Where the Internet loan business involves any cooperator, the core links of risk management such as credit appraisal and credit approval shall be conducted by the commercial bank itself in an independent and effective manner and outsourcing of such business is strictly prohibited, according to a notice from the China Banking and Insurance Regulatory Commission.
To help banks operate their online loan business in a prudent manner and diversify their operational risks, the balance of loans issued by commercial banks and a single partner shall not exceed 25 percent of the net Tier 1 capital, and the balance of Internet loans jointly funded by a bank and all of its cooperative platforms shall not exceed a half of the bank’s outstanding loans.
Tier 1 (core) capital consists largely of shareholders' equity, and is a measure of how well a bank stands financially.

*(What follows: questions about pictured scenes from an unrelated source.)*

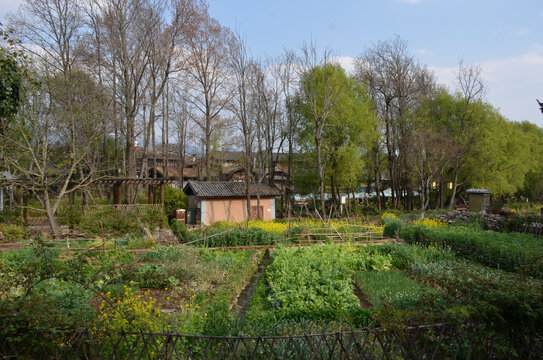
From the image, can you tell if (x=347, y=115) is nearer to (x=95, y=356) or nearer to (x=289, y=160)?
(x=289, y=160)

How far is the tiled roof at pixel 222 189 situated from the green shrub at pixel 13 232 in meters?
10.9

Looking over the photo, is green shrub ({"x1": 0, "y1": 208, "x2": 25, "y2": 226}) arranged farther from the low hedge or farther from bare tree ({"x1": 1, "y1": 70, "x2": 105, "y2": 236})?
the low hedge

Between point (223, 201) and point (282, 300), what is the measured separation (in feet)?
63.5

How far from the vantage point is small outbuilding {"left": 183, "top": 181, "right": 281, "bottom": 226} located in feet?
86.4

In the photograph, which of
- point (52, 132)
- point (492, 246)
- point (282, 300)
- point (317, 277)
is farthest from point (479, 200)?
point (52, 132)

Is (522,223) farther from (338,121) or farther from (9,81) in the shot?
(9,81)

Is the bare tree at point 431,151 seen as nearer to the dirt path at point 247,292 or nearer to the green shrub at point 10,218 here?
the dirt path at point 247,292

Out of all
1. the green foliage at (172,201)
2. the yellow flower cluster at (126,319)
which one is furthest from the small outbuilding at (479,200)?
the yellow flower cluster at (126,319)

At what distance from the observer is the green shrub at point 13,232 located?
16.2 metres

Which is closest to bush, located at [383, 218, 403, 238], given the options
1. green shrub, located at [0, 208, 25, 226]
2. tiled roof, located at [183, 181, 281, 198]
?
tiled roof, located at [183, 181, 281, 198]

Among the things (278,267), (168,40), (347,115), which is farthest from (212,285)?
(347,115)

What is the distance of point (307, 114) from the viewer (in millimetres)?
32000

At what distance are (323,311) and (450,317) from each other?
311cm

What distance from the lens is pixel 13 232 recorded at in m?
16.7
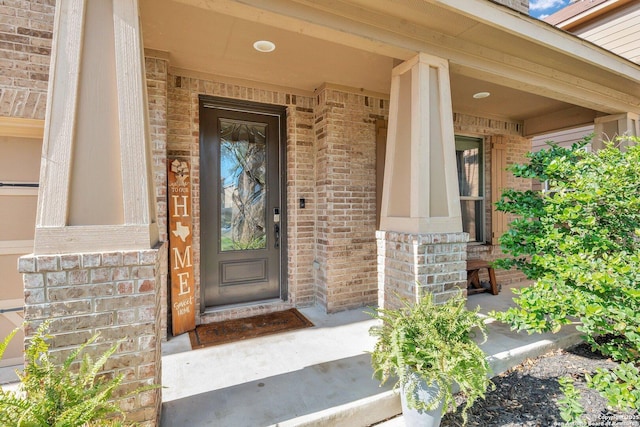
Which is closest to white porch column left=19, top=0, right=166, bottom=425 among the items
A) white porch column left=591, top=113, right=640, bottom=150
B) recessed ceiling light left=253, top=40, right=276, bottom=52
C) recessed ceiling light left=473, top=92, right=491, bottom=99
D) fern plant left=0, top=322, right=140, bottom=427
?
fern plant left=0, top=322, right=140, bottom=427

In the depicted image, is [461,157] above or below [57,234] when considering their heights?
above

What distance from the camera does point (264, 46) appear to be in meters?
2.65

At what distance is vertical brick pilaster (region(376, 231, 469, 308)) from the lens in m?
2.32

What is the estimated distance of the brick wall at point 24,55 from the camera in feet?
6.92

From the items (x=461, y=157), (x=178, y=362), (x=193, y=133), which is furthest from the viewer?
(x=461, y=157)

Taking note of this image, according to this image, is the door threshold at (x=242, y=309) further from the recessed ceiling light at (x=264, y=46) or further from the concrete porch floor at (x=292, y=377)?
the recessed ceiling light at (x=264, y=46)

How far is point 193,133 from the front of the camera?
3113mm

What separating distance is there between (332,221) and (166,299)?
6.19 ft

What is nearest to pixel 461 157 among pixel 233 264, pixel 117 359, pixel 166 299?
pixel 233 264

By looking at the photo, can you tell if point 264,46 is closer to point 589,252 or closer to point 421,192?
point 421,192

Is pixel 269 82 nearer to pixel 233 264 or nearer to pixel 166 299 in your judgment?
pixel 233 264

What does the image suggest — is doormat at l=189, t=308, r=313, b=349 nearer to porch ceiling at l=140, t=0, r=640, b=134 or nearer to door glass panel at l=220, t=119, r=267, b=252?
door glass panel at l=220, t=119, r=267, b=252

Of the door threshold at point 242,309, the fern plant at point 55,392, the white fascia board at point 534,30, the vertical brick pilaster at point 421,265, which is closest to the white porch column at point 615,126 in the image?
the white fascia board at point 534,30

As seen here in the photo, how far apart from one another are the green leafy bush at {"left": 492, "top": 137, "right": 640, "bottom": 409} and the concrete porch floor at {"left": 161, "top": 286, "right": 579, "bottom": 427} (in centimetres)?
51
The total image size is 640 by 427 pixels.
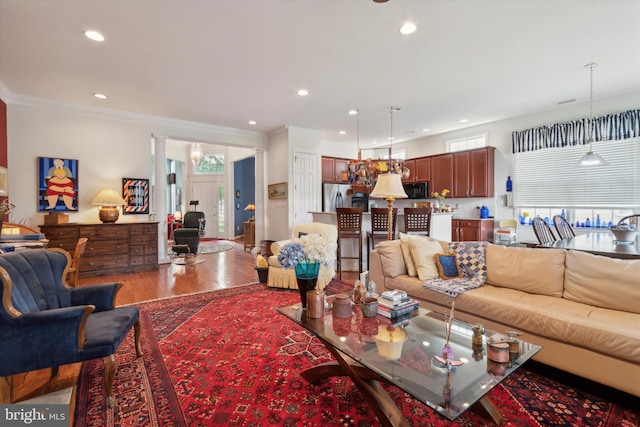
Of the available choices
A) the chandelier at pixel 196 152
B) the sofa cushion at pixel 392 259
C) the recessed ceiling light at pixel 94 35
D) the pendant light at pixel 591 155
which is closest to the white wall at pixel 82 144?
the recessed ceiling light at pixel 94 35

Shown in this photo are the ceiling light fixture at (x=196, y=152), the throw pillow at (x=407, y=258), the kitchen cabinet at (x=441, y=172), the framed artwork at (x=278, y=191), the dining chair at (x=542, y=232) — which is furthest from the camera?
the ceiling light fixture at (x=196, y=152)

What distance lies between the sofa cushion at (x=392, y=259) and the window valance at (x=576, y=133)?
4.36 meters

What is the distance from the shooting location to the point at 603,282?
2.08 m

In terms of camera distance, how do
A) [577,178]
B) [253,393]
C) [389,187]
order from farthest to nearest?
[577,178] → [389,187] → [253,393]

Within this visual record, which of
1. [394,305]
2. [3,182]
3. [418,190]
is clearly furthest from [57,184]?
[418,190]

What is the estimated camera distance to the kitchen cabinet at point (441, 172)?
21.8ft

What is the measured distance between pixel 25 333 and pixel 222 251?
19.3 feet

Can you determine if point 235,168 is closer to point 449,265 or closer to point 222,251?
point 222,251

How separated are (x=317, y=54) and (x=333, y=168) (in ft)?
14.2

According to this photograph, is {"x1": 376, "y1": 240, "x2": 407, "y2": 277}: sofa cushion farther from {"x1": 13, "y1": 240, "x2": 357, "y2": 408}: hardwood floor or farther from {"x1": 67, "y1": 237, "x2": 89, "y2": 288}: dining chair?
{"x1": 67, "y1": 237, "x2": 89, "y2": 288}: dining chair

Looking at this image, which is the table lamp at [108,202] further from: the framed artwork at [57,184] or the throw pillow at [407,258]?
the throw pillow at [407,258]

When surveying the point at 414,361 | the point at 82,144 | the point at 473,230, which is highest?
the point at 82,144

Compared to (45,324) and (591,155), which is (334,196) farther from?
(45,324)

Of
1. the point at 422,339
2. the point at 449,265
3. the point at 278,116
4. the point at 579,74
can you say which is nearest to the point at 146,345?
the point at 422,339
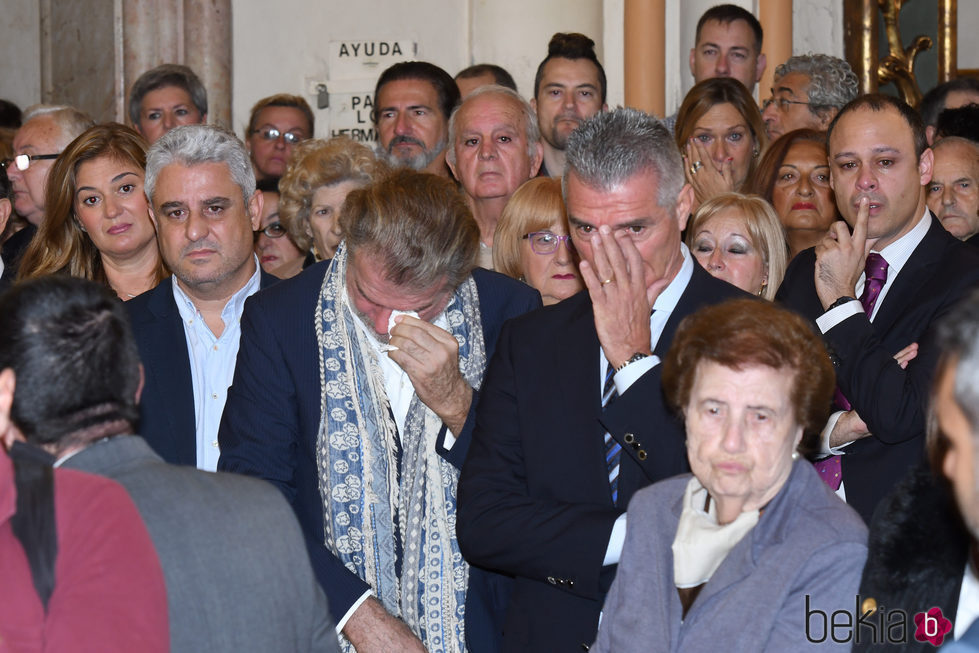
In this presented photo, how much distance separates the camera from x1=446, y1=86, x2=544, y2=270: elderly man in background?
5.43 metres

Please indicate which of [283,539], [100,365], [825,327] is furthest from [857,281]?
[100,365]

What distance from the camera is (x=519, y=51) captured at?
26.0 ft

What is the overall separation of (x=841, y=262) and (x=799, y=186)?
5.44 feet

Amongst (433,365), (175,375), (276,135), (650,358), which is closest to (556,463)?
(650,358)

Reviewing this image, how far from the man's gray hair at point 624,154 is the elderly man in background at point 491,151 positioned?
83.3 inches

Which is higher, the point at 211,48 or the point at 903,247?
the point at 211,48

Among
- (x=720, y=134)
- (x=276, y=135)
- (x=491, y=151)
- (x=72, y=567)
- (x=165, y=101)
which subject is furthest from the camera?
(x=276, y=135)

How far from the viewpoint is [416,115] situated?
6297 mm

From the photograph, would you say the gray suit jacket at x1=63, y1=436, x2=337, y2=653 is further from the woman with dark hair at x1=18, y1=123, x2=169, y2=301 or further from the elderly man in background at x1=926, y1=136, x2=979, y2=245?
the elderly man in background at x1=926, y1=136, x2=979, y2=245

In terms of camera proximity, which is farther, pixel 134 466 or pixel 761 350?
pixel 761 350

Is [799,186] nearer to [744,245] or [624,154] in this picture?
[744,245]

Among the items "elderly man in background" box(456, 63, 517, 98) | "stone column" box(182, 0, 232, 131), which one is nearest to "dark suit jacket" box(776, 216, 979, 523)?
"elderly man in background" box(456, 63, 517, 98)

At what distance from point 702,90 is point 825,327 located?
2621 mm

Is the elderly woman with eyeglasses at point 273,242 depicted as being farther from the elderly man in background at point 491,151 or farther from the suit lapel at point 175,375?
the suit lapel at point 175,375
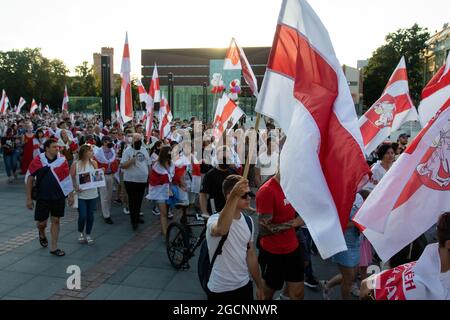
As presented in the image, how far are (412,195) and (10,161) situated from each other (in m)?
13.4

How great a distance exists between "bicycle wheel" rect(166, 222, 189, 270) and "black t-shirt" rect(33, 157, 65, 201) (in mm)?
1949

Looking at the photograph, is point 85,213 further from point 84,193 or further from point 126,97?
point 126,97

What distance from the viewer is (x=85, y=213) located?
24.3 ft

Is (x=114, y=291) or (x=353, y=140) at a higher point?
(x=353, y=140)

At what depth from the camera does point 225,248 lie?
12.0ft

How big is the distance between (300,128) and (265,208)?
4.42 feet

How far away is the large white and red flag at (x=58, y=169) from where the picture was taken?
6.88 m

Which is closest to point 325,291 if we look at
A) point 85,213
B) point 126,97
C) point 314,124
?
point 314,124

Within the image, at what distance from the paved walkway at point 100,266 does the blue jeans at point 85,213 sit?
Result: 32cm

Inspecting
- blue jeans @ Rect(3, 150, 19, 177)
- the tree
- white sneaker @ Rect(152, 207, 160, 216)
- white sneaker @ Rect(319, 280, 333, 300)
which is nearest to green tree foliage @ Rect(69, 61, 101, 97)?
the tree

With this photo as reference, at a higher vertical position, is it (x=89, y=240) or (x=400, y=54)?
(x=400, y=54)

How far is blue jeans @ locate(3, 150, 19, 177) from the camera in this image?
1366cm
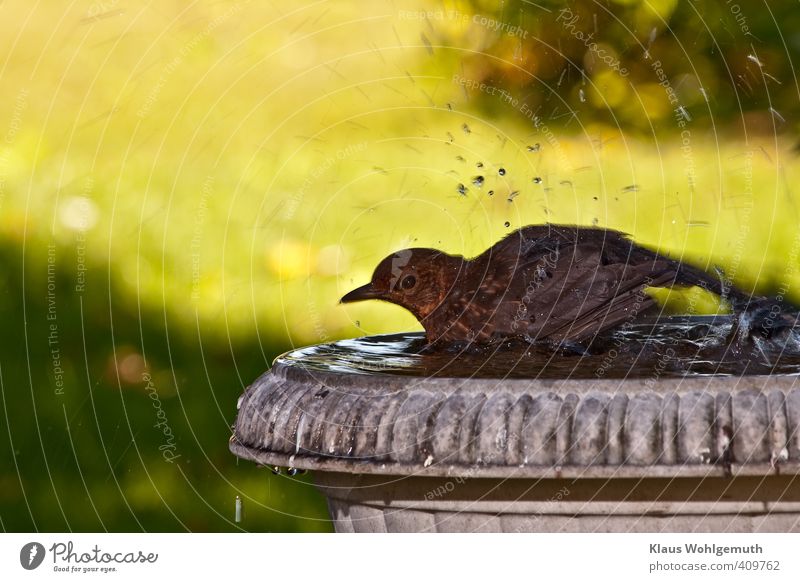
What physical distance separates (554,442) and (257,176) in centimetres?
402

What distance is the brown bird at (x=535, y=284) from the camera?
3.13 meters

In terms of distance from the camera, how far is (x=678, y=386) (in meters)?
2.56

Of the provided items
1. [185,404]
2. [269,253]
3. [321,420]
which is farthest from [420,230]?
[321,420]

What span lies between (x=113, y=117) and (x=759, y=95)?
3507 millimetres

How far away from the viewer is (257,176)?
20.6 feet

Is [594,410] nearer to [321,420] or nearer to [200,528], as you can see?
[321,420]
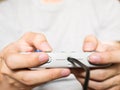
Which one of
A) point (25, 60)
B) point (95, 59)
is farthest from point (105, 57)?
point (25, 60)

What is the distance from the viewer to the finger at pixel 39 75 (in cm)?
37

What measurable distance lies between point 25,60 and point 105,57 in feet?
0.41

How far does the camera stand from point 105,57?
0.37 meters

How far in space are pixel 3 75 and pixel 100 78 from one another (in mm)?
173

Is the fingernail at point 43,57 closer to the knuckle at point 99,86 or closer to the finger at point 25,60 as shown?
the finger at point 25,60


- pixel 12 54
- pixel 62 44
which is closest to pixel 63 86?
pixel 62 44

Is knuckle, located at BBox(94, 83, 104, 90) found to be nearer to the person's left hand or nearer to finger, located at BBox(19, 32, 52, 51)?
the person's left hand

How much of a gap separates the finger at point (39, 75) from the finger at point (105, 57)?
44 millimetres

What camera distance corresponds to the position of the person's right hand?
0.37 metres

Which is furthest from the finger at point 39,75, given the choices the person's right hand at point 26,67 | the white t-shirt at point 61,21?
the white t-shirt at point 61,21

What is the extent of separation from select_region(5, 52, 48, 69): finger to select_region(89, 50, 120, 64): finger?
0.24 ft

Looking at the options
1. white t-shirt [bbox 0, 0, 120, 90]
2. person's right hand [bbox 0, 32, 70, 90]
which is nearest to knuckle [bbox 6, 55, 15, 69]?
person's right hand [bbox 0, 32, 70, 90]

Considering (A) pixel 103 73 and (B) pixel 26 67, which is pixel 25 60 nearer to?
(B) pixel 26 67

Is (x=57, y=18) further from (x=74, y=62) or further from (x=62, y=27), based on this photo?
(x=74, y=62)
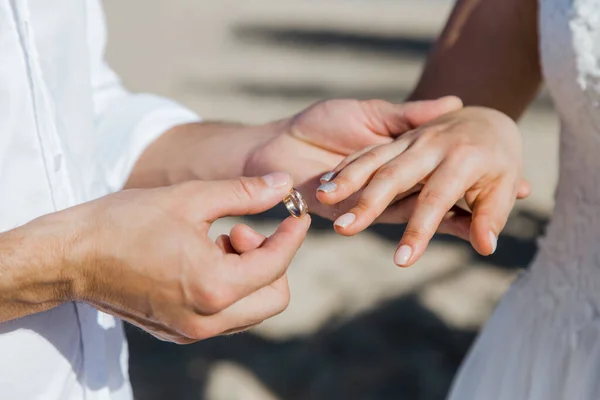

Also, local corporate banks are not allowed to conduct Internet loan business beyond its place of registration, the notice added.
Interim measures for the administration of Internet loans of commercial banks announced in July 2020 have helped build a basic framework for relevant business, the China Banking and Insurance Regulatory Commission said.
The tightened rein came as the top industry regulator found there remained a gap between banks’ practical business and relevant regulatory requirements.
This new policy will be conducive to banks’ long-term development and enhance their support for the real economy and consumption upgrading, CBIRC noted.